------ DATASET EXCERPTS

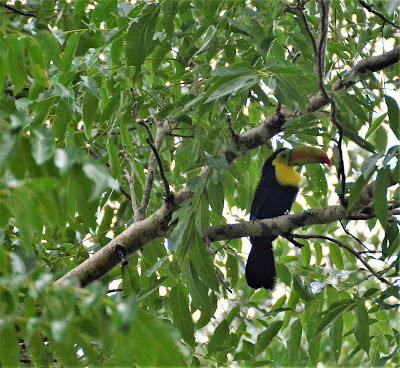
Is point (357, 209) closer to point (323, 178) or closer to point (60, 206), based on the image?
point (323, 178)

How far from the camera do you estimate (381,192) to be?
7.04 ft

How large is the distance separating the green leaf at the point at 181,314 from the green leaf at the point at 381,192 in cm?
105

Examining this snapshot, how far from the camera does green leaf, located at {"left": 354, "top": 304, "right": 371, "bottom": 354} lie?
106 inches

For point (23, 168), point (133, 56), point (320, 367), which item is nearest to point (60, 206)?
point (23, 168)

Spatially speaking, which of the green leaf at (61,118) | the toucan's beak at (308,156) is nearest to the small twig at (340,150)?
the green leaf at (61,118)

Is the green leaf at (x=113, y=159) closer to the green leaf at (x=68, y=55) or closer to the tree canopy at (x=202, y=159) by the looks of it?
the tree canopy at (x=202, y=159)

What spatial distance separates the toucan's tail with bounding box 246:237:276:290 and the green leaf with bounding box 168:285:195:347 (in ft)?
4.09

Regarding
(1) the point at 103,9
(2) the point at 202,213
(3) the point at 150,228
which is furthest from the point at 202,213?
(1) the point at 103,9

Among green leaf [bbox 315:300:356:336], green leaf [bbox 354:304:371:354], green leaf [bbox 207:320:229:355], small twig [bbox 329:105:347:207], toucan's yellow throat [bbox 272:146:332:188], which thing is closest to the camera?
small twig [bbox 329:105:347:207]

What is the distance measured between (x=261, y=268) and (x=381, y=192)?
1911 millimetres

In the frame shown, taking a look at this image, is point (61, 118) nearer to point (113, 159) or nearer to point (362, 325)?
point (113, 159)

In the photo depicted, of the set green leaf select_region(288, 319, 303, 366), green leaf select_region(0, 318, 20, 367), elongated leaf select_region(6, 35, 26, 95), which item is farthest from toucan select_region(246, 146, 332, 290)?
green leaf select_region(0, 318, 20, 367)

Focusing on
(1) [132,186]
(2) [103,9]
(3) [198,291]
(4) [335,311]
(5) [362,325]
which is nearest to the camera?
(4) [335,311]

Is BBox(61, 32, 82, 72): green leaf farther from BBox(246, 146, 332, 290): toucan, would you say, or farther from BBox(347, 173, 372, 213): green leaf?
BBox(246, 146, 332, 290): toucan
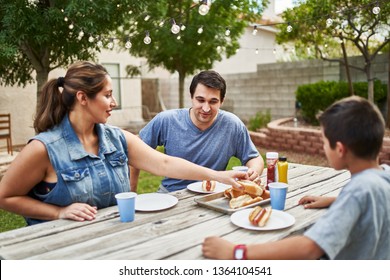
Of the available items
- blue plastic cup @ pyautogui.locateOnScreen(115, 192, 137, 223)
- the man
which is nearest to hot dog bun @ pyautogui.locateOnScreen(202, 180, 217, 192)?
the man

------------
------ DATASET EXCERPTS

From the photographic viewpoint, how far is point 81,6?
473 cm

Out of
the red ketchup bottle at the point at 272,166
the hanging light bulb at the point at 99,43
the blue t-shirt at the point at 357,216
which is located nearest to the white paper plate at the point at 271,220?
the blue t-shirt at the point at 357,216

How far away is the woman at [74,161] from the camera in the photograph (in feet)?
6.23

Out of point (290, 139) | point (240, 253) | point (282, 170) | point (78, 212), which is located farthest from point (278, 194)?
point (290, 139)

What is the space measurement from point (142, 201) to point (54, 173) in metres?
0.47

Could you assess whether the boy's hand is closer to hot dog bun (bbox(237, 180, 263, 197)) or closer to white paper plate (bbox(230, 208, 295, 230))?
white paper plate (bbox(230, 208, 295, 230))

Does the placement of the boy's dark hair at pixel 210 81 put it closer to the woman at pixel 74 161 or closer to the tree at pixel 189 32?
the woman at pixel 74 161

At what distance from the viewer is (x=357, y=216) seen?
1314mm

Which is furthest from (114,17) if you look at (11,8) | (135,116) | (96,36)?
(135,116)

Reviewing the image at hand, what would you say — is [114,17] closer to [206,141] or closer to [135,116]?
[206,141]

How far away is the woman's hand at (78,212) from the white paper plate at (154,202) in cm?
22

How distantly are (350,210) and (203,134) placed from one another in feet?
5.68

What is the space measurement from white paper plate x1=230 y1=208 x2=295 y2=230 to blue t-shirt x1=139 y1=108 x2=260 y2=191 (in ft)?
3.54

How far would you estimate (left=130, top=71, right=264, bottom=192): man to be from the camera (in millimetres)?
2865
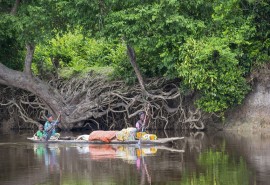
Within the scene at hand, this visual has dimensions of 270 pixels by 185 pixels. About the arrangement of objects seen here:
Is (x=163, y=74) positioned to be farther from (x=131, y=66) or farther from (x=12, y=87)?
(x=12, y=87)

------------

Count the lines in the records above that contain the string "space", and reply with the number alone.

2